The first comes on Wednesday, April 20 — the day this issue hits the streets — called Fuel the Bern II: A Hip-Hop Event. You can probably figure out the gist simply from the title. But in case you're slow on the uptake — it is 4/20, after all — allow me to fill you in.
The show, which is at Club Metronome, is a benefit for Sen. Bernie Sanders (I-Vt.), who, as you may have heard, is trying to be president. Again, it's 4/20, so I have no idea how stoned you actually are right now. FTB2 features a wide cross-section of local hip-hop talent. Those slated to appear include Enemy Self, Forest Gray, Self Portrait, Learic, Bar None the Best, S.I.N.siZZle, Cworner StWore and many, many others. It's also hosted by comedian and rapper King Sha-Mecca Blaze of Totally Inappropriate Comedy renown. This is the second Fuel the Bern showcase, following a well-attended debut edition at Winooski's Monkey House about a month ago.

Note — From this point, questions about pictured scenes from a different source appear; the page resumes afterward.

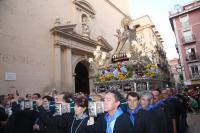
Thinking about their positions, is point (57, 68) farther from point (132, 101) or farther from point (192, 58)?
point (192, 58)

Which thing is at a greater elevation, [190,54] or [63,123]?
[190,54]

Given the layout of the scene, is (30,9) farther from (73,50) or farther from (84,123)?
(84,123)

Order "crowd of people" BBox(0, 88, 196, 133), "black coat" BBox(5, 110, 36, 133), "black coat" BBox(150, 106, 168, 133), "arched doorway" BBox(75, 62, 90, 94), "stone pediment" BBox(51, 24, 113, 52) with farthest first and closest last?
"arched doorway" BBox(75, 62, 90, 94), "stone pediment" BBox(51, 24, 113, 52), "black coat" BBox(5, 110, 36, 133), "black coat" BBox(150, 106, 168, 133), "crowd of people" BBox(0, 88, 196, 133)

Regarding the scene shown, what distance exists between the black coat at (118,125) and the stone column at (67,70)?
10263 millimetres

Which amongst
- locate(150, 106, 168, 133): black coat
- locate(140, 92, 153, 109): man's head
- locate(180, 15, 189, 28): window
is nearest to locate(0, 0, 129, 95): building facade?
locate(140, 92, 153, 109): man's head

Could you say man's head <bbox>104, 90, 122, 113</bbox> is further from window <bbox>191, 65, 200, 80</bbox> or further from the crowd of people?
window <bbox>191, 65, 200, 80</bbox>

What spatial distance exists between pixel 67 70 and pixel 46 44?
221 cm

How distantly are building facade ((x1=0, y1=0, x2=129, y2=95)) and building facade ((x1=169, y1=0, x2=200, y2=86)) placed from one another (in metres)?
15.5

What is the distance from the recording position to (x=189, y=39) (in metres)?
28.4

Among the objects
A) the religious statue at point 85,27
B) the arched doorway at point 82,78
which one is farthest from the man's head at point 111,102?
the arched doorway at point 82,78

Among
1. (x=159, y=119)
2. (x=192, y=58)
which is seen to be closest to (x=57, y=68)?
(x=159, y=119)

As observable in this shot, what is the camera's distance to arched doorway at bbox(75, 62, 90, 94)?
15789mm

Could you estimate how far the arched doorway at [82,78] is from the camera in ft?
51.8

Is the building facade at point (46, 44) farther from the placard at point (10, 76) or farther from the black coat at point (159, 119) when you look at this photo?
the black coat at point (159, 119)
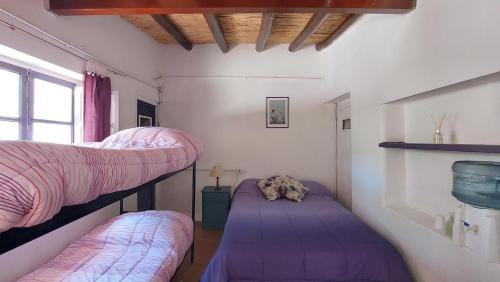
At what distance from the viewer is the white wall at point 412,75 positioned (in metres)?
1.32

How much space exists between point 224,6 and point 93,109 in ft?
4.62

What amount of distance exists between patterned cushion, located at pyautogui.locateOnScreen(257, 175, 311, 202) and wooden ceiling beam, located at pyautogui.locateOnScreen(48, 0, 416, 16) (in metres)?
2.08

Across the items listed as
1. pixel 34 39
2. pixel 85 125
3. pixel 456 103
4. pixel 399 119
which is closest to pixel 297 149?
pixel 399 119

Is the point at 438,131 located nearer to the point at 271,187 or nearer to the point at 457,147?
the point at 457,147

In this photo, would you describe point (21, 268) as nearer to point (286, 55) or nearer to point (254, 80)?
point (254, 80)

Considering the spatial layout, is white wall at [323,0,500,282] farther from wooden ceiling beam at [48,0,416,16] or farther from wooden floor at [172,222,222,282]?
wooden floor at [172,222,222,282]

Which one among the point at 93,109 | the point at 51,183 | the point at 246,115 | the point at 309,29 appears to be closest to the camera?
the point at 51,183

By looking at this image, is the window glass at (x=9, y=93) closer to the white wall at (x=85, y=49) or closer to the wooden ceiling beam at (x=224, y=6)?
the white wall at (x=85, y=49)

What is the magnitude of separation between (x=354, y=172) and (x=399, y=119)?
2.76ft

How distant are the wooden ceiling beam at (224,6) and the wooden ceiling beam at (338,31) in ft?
2.66

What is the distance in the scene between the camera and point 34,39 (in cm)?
167

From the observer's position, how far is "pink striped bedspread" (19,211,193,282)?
4.73 feet

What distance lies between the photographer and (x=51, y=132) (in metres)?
2.02

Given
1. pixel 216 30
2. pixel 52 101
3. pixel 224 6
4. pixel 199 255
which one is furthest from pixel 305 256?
pixel 216 30
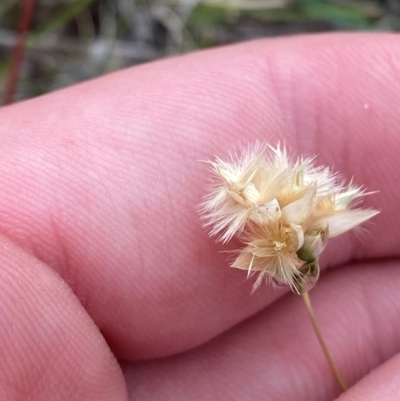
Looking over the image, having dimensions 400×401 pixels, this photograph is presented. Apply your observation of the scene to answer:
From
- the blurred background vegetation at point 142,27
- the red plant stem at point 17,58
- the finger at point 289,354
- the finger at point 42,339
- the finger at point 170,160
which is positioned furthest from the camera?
the blurred background vegetation at point 142,27

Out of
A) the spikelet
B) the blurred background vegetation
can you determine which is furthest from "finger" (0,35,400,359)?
the blurred background vegetation

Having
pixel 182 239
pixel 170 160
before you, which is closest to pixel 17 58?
pixel 170 160

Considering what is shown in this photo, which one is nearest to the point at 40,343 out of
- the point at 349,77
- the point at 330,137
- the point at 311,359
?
the point at 311,359

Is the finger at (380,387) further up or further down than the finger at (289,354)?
further down

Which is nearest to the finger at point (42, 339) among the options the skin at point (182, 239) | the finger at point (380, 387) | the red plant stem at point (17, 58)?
the skin at point (182, 239)

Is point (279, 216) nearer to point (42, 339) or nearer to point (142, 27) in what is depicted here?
point (42, 339)

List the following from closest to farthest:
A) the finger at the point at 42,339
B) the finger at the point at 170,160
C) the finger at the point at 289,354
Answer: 1. the finger at the point at 42,339
2. the finger at the point at 170,160
3. the finger at the point at 289,354

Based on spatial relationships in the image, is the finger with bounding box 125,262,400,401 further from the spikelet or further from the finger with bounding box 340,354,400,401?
the spikelet

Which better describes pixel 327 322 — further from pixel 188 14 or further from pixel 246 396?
pixel 188 14

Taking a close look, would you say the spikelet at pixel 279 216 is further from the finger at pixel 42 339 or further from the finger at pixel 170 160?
the finger at pixel 42 339
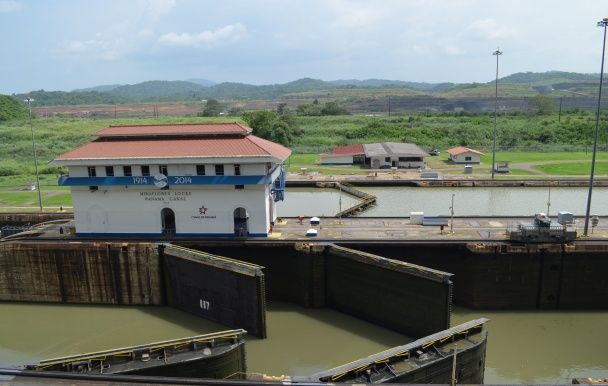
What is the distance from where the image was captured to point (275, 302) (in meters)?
31.5

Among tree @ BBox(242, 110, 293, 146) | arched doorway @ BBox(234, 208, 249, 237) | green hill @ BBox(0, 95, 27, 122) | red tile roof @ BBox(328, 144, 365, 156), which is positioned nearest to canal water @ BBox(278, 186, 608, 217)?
arched doorway @ BBox(234, 208, 249, 237)

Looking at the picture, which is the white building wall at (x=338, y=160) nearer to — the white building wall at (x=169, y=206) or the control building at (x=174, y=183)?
the control building at (x=174, y=183)

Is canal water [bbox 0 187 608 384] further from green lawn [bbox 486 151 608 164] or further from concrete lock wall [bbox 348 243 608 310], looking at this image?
green lawn [bbox 486 151 608 164]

Now, I write this column on Monday morning, and it comes out on Wednesday. So there's no way of knowing before press time how Bernie fared in Tuesday's critical New York primary. If he did well, the mood at the show should be celebratory, which will be fun. But if he got trounced? Well, that would be a yuuuge bummer. Then again, it's also probably all the more reason to show up and offer support if Bernie's your guy.
The second show in this week's hip-hop trinity is the King's Court Tour: A 10-Year Dilla Tribute featuring Slum Village at Nectar's on Friday, April 22. For the uninitiated, Baatin, T3, and famed producer and rapper J Dilla — maybe you've heard of him? — founded Slum Village in Detroit in the early 1990s. But the trio was beset by strife and tragedy. Dilla died from lupus in 2006. Baatin died in 2009.

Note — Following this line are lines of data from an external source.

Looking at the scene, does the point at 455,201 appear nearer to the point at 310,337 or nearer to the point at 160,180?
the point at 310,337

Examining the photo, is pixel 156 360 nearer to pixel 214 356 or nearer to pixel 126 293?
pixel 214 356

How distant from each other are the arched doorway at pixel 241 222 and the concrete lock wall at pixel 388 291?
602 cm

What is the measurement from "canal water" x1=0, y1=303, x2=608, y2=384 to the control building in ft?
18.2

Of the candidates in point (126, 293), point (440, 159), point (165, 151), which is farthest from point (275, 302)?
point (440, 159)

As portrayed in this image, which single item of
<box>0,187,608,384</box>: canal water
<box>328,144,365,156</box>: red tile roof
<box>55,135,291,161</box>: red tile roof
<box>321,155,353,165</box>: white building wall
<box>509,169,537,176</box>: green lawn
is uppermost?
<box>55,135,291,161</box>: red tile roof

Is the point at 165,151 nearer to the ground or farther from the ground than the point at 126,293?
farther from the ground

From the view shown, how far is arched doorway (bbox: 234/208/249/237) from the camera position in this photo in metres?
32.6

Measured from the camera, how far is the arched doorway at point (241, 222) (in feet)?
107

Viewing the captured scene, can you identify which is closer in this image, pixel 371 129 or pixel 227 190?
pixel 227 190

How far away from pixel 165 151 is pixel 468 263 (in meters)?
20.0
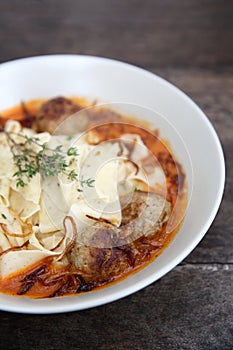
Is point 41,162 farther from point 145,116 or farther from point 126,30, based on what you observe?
point 126,30

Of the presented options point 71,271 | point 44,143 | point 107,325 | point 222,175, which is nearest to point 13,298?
point 71,271

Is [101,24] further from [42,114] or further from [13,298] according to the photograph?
[13,298]

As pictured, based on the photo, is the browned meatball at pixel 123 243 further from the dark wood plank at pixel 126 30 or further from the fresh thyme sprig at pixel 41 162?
the dark wood plank at pixel 126 30

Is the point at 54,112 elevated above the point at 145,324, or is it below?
above

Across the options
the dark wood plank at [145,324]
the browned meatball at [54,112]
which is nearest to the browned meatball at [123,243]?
the dark wood plank at [145,324]

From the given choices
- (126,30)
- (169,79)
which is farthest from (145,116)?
(126,30)

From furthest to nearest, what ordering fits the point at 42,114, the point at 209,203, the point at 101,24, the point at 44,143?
1. the point at 101,24
2. the point at 42,114
3. the point at 44,143
4. the point at 209,203
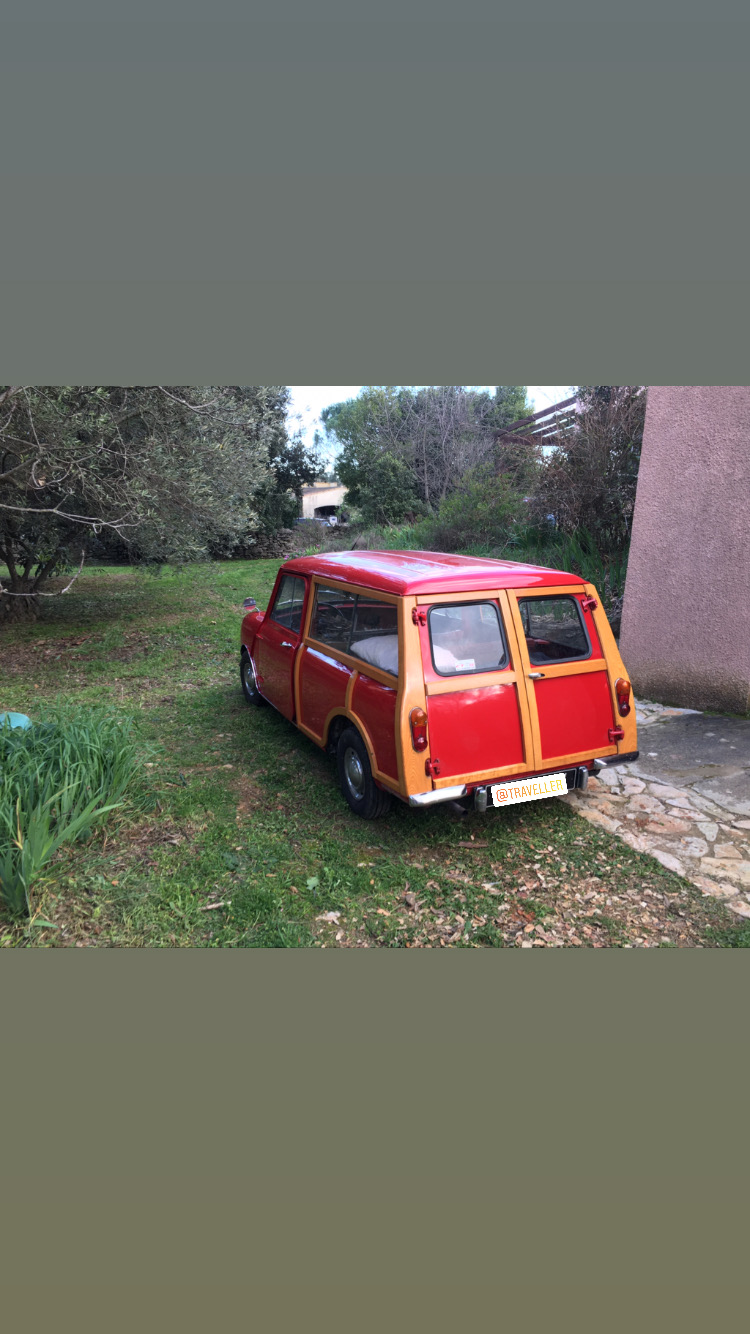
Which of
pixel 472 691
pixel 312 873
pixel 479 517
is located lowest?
→ pixel 312 873

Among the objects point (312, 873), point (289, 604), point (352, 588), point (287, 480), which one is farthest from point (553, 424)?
point (287, 480)

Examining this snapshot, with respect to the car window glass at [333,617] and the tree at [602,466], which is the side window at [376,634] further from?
the tree at [602,466]

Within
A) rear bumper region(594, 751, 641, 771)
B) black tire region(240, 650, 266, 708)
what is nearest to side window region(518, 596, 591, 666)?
rear bumper region(594, 751, 641, 771)

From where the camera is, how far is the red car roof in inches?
171

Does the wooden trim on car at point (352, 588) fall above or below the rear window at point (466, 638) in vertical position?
above

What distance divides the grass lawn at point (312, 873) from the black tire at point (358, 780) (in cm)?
13

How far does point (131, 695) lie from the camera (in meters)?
7.95

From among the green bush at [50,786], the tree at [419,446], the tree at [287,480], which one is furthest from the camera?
the tree at [287,480]

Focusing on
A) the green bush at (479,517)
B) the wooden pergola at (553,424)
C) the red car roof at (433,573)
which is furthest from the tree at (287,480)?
the red car roof at (433,573)

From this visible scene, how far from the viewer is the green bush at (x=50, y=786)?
386 cm

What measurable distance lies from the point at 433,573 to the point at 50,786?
2754 millimetres

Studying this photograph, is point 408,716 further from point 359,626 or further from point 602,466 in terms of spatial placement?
point 602,466

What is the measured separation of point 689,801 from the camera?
16.5 feet

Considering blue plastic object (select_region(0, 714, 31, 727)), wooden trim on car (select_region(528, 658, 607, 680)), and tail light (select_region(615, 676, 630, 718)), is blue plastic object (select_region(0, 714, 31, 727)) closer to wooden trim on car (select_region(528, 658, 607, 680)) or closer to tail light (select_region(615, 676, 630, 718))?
wooden trim on car (select_region(528, 658, 607, 680))
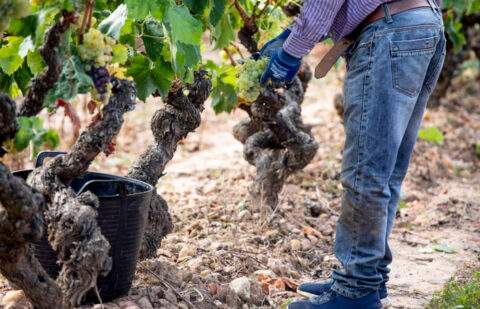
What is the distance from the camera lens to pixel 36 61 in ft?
7.42

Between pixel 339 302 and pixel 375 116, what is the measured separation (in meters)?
0.88

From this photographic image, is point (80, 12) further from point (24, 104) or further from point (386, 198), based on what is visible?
point (386, 198)

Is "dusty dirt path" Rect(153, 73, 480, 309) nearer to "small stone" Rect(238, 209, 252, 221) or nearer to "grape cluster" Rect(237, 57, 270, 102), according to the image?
"small stone" Rect(238, 209, 252, 221)

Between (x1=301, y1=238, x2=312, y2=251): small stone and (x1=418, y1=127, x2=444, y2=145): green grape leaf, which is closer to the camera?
(x1=301, y1=238, x2=312, y2=251): small stone

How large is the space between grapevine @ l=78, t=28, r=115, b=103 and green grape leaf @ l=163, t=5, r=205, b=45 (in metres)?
0.25

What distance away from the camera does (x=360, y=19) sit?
248cm

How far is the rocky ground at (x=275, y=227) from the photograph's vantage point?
9.56ft

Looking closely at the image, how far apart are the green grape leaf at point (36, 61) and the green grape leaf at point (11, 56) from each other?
273mm

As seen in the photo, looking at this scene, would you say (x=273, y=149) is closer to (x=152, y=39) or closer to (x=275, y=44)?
(x=275, y=44)

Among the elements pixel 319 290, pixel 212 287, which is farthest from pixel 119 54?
pixel 319 290


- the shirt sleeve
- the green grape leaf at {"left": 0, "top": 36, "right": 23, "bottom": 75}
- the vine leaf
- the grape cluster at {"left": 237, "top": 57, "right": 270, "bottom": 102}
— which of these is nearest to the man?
the shirt sleeve

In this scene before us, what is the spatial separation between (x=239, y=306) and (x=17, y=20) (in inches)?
63.8

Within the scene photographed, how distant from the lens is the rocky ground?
291cm

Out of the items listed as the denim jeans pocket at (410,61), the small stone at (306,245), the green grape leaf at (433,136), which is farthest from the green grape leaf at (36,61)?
the green grape leaf at (433,136)
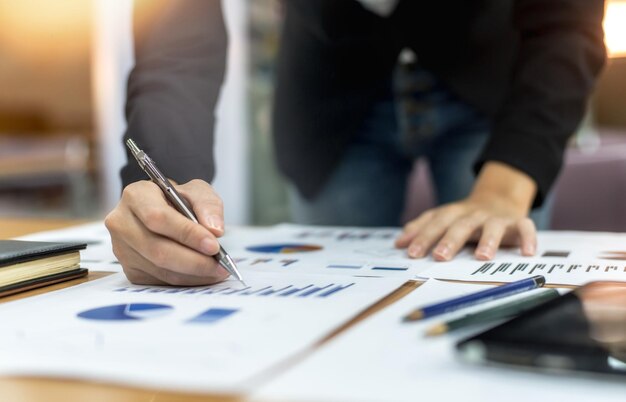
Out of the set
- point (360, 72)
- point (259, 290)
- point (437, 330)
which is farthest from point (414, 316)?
point (360, 72)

In the years since, T3 has continued to release material with a variety of different incarnations of Slum Village — one of which included Dilla's brother, Illa J. At present, Slum Village perform as a duo consisting of T3 and producer Young RJ.
Finally, closing out the week in hip-hop at Nectar's is Return of the Boom Bap on Wednesday, April 27. DJ Big Dog is organizing this one. He's generally better known for his reggae work, but dude's a serious hip-hop fan, too. So he's enlisted some of his best DJ buds for a night of, as he puts it, "hip-hop with no rapping ... for people who like mellow, non-mainstream hip-hop."
That basically means DJ sets, live beat sets and scratching. And it should be pretty dope. Along with Big Dog, expect sets from Crusty Cuts and C-Low, as well a showcase of original material by Loupo and Es-K, who are two of the most sought-after producers presently working in Vermont.
- Jamie Kilstein
Political comedian and musician Jamie Kilstein is swinging through South Burlington this Sunday, April 24, for a show with his band at the Higher Ground Showcase Lounge. Kilstein is one of the most outspoken political comics on the planet and the cohost of the Citizen Radio podcast. He's a regular on MSNBC and has done numerous cable shows, including "Conan." However, his greatest claim to fame may be that right-wing gasbag Glenn Beck once called him a "doofus."
I interviewed Kilstein about a year ago when he was here for a solo show. He had some insightful things to say about a certain presidential hopeful from Vermont that I think might be worth revisiting.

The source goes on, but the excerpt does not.